PATh and OSG make up the OSG Consortium that builds and operates a set of pools of shared computing and data capacity for distributed high-throughput computing (dHTC).

The OSG Consortium builds and operates a set of HTCondor pools of shared computing and data capacity for distributed high-throughput computing (dHTC). Each pool is organized and operated to serve a particular research community (e.g. a campus, multi-institutional collaboration, etc.), using technologies and services provided by the core OSG Team. One of these pools, known as the Open Science Pool is operated for all of US-associated open science.

OSPools Geographic Distribution

Image Credit: OSG Research Facilitation Team

One of the most attractive features of using the OSPool is that it has a No Proposal, No Allocation, No Cost principle. It povides its users with fair-share access to compute and storage capacity contributed by university campuses, and government-supported supercomputing institutions.

What type of jobs are good fit for OSPool

The OSPool is made up of mostly opportunistic capacity - contributing clusters may interrupt jobs at any time. Thus, the OSPool supports workloads of numerous jobs that individually complete or checkpoint within 20 hours.

The OSG consortium provides guidance on what type of jobs are a good fit. It is replicated from the OSPool website below.

Ideal Jobs!
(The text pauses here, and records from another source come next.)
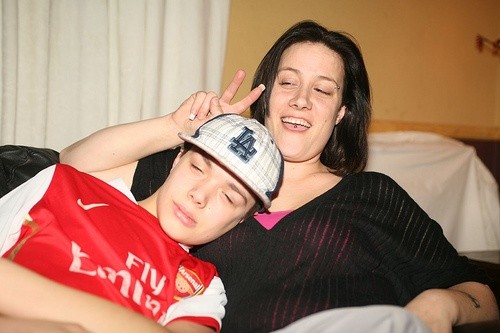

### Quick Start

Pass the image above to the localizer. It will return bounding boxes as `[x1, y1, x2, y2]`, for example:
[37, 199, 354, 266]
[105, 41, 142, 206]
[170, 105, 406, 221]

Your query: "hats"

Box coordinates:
[178, 113, 282, 213]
Still very advantageous Maybe not, but get in touch!
Expected Throughput, per user 1000s concurrent cores 100s concurrent cores Let’s discuss!
CPU 1 per job < 8 per job > 8 per job
Walltime < 10 hrs* < 20 hrs* > 20 hrs
RAM < few GB < 40 GB > 40 GB
Input < 500 MB < 10 GB > 10 GB**
Output < 1 GB < 10 GB > 10 GB**
Software pre-compiled binaries, containers Most other than → Licensed Software, non-Linux

OSG User Registration

To get started with the OSPool, please complete the account application here. After submitting the form, you’ll receive an invitation to a new user meeting with an OSG facilitator. During the meeting, you’ll get an overview of OSG and discuss how to run your computations on the platform. Your account and project will be set up following this meeting.

Submitting jobs

Submitting jobs involves logging into one of the OSG Access points, from where you can submit a job using HTCondor or a workflow tool like Pegasus to the OSPool. Submitting the job is similar to how you submit a job on your local HPC cluster. The main difference is that you are interacting with HTCondor not SLURM or SGE.

Another important difference to keep in mind is that unlike HPC clusters, you cannot expect a shared filesystem between the login node (from where you submit the job) and the nodes on which your jobs execute. The nodes on which your jobs run are geographically distributed as illustrated in the figure below.

OSPools Job Submission

Image Credit: OSG Research Facilitation Team

PATh

The PATh Facility is part of a pilot project funded by the NSF Office of Advanced Cyberinfrastructure. NSF-funded researchers can apply to request credits for the PATh facility. In that aspect, PATh is also similar to ACCESS resources in that you need to apply for credits to run on these resources.

Composed of current gen hardware, the PATh facility provides users access to

  • 30,000 cores and
  • 36 A100 GPUs

PATh user registration can be found on the PATh website.

OS Pool vs PATh

A researcher’s experience on PATh Facility and OSG’s Open Science Pool (OSPool) compute systems is similar: both offer thousands of CPU resources, as well as GPUs, disk space for saving actively-used data, and support technologies such as containerized software and checkpointing. They also both use a HTCondor Software Suite as a job scheduling software, which specializes in managing large high-throughput workflows.

The main differences between the two are

  1. OSPool is open to any US-affiliated academic, non-profit, or government research projects while PATh is available to only researchers with accepted or active NSF award with selected affiliated programs.
  2. PATh uses compute credit system to request resources.
  3. On PATh researchers can request larger amounts of CPU/GPUs, more memory, disk space, and a longer runtime and are guaranteed these resources until their job completes.

Full details on these differences can be found here.